Maggie Gyllenhaal con il suo secondo lungometraggio prova qualcosa di molto più ambizioso e originale rispetto a The Lost Daughter, dando vita a un retelling della storia di Mary Shelley ricco di avvenimenti e sfaccettature, che cuce insieme elementi di horror, noir, gotico, musical, crime thriller e commedia romantica. Insomma, un mischione che funziona solo parzialmente: è di certo interessante la scelta di unire diversi generi come richiamo alla figura del mostro di Frankenstein fatto di pezzi di diversi uomini, ma ciò che manca al film è una coesione narrativa.

Seppur ottimo come esercizio di stile e certamente evocativo e di impatto in alcune scene, quello che pensavo sarebbe stato un forte inno al femminismo e al potere delle donne è stato in parte oscurato dalla “storia d’amore” che rappresenta, a mio parere, l’elemento più debole della pellicola. Non fraintendetemi, sono la prima a dire che per scrivere un’opera femminista non sia necessario annullare la componente romantica, tuttavia ritengo che quest’ultima in casi come questo non debba prevaricare. Ho apprezzato che il film abbia dato una certa importanza anche all’interiorità di Frank, al suo bisogno di essere parte di qualcosa e al suo desiderio di vivere una normale storia d’amore, necessità mostrate soprattutto tramite il suo amore per i film musical, ma, col senno di poi, avrei preferito che l’occhio della regista rimanesse interamente puntato su Ida.

È dalla protagonista, infatti, che scaturisce un fenomeno incredibile: le donne iniziano a ribellarsi prendendola come esempio. La macchia nera che parte dall’angolo della sua bocca diventa un simbolo e l’intera popolazione femminile trae ispirazione dai misfatti della Sposa per scatenare una rivoluzione, destando anche l’interesse della polizia. Qui entrano in gioco il detective Jake Wiles e la sua assistente Myrna Mallow, una donna intraprendente e dalle spiccate doti investigative che si ritrova, tuttavia, relegata a un ruolo secondario. I due seguono la scia di omicidi della coppia di “mostri” e Myrna si rende presto conto di una grande verità: se una donna assassina ha risvegliato così facilmente lo spirito combattivo del gentil sesso, quanto potrebbe essere di ispirazione la presenza delle donne in qualsiasi campo professionale?

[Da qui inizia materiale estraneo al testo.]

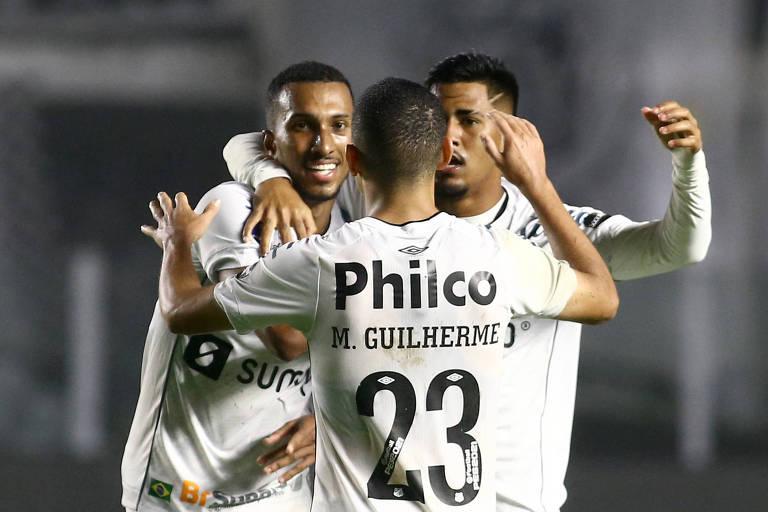 Com um a menos, Santos marca no fim e fica em vantagem na Sul-Americana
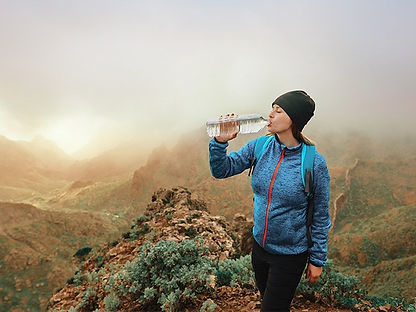 Female_Hiking_Water_Bottle_732x549-thumb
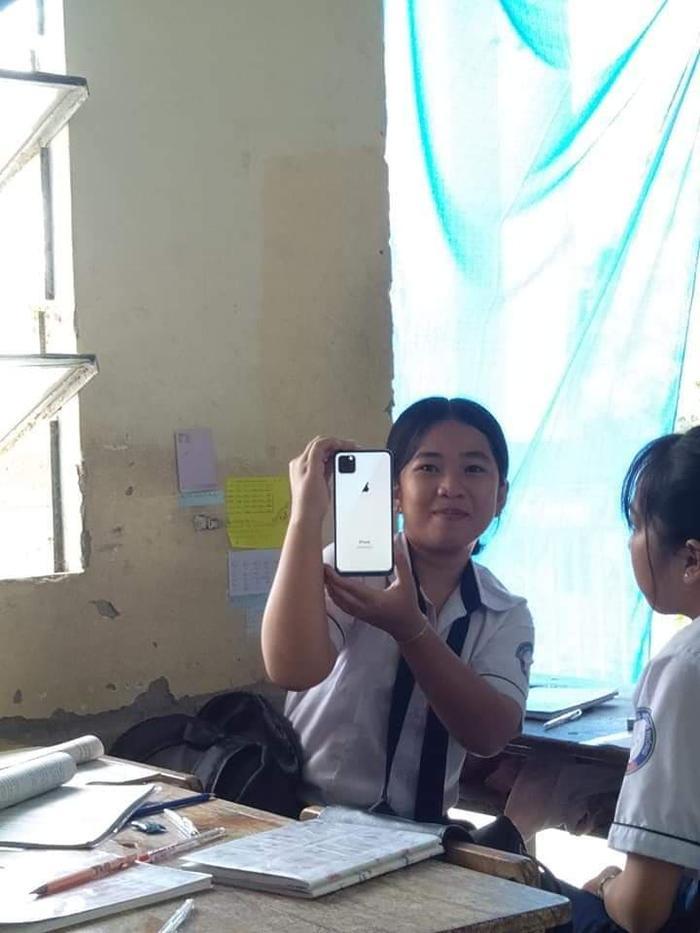 Làng sớm ơi…tôi mua được Iphone 11 rồi…Bớ làng xóm ơi!!!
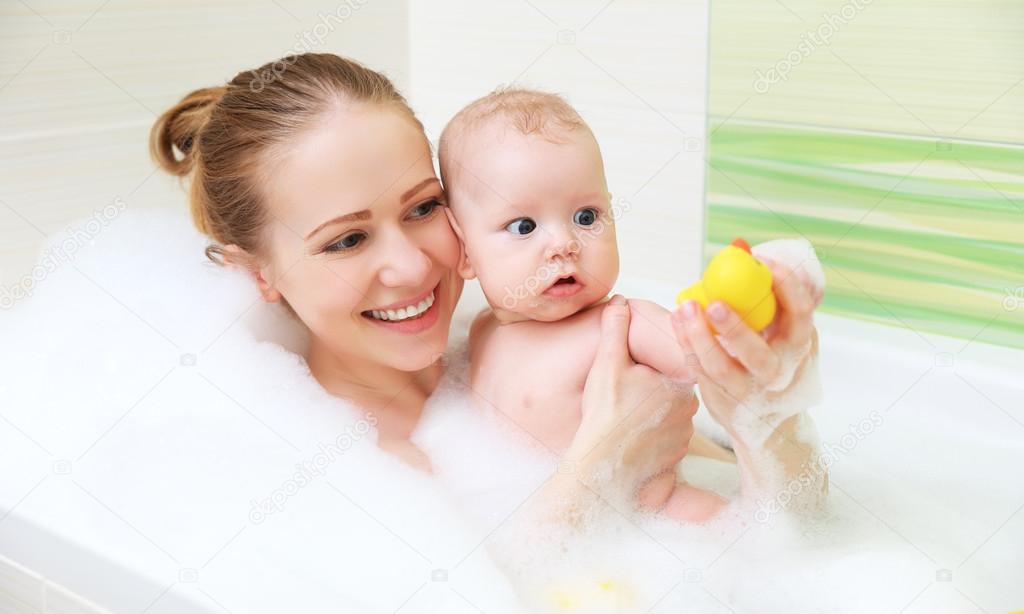 Fare il bagno in vasca con schiuma madre bambino insieme - In bagno con mamma ...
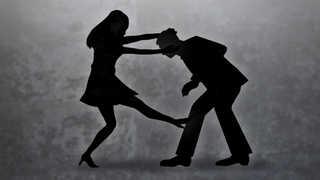 [핫뉴스] 헤어지자는 남편에 수면제 투약ㆍ삭발ㆍ폭행한 아내 外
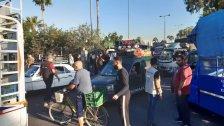 """""""الخسة بـ4 آلاف والحامض بـ7""""...بائعوا الخضار في صيدا حاولوا قطع الطريق أمام الحسبة احتجاجاً على الغلاء الخانق"""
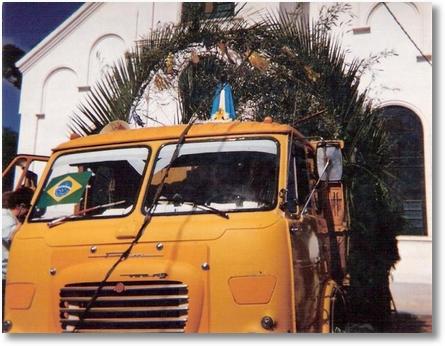 FNM 180 ano 76 - Luis Carvalho - Procissão em Contenda SJP - 1994 - Este FNM pertenceu a Celso Bergonce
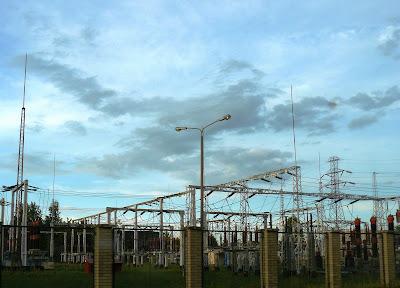 Stalowa wieża elektryczna, rozdzielnia prądu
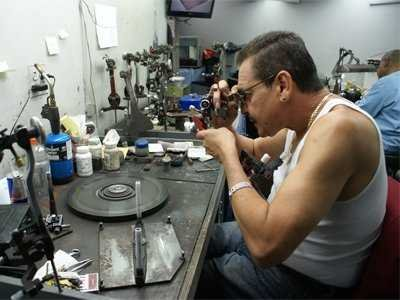 16-grinding-and-polishing-workers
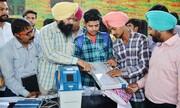 مرد هندی بعد از دادن رای اشتباهی انگشتش را برید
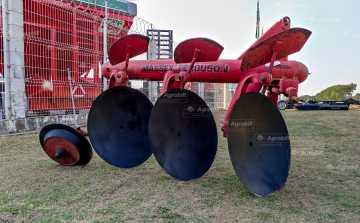 Arado Fixo 3 Discos – Massey Ferguson > Usado - Arado de Discos e Aivecas - Massey Ferguson - Agrobill - Tratores, Implementos Agrícolas, Pneus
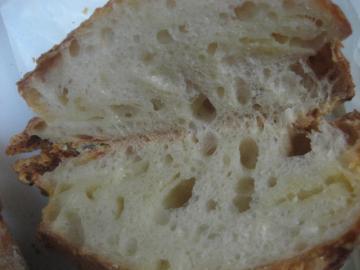 チーズのリュスティック切り口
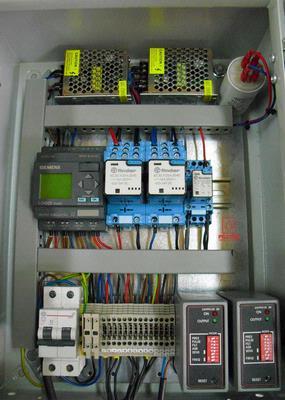 Equipos de control | ARMARIO DE CONTROL PARA PILONAS AUTOMATICAS BASADO EN PLC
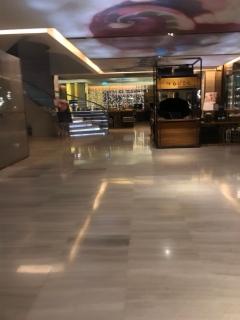Lobby area in Hilton Sukhumvit Bangkok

Ma negli anni ’30, si sa, non è così semplice, tanto che la dottoressa Cornelia Euphronious è conosciuta al grande pubblico per i suoi libri e le sue ricerche semplicemente come C. Euphronious, a detta sua per una questione di semplicità, ma noi spettatori sappiamo benissimo come stanno le cose: evitare di specificare il suo sesso è l’unico modo che la dottoressa ha per farsi prendere sul serio in ambito lavorativo. Anche Frank, infatti, al suo primo incontro con la donna, le chiede dove poter trovare il dottor Euphronious, senza pensare neanche un secondo che si potesse trattare di lei.

Ida, Myrna e Cornelia sono, dunque, diverse facce della stessa medaglia, in una società che non dà loro credito in quanto esseri umani. Peccato che questo elemento del film, a mio parere il più importante insieme al processo di crescita e realizzazione personale della Sposa, venga troppo oscurato dalla storia d’amore tra Frank e Penelope – nome inventato dal mostro di Frankenstein per far credere alla sua sposa di conoscersi già prima dell’“incidente” che le ha fatto perdere la memoria. Quello che mi chiedo, dunque, è: se il focus del film era l’identità della protagonista, perché puntare così tanto l’occhio sullo sviluppo della relazione tra i due, iniziata comunque sulla base di mille bugie? Eppure, il film mette bene in chiaro quale dovrebbe essere la realizzazione finale della protagonista: il fatto di non essere “la sposa di Frankenstein”, ma soltanto “la Sposa”. Be’, a me ora della fine è sembrata essere comunque “la sposa di Frankenstein”, quindi qual era il punto?

In conclusione, La Sposa! è un film volutamente sconclusionato a livello di ritmo e genere, con interpretazioni potenti e suggestive, degli spunti interessanti, ma, alla fine, senza un punto di coesione. Questo non lo rende certo un film da buttare, ma non può che dispiacermi ogni volta che una voce femminile vorrebbe raccontare la rabbia intrinseca nella vita delle donne, ma finisce per attenuarla o non dare a questa Rabbia con la R maiuscola la centralità che merita.

La Sposa! vi aspetta in tutti i cinema italiani, distribuita da Warner Bros Italia!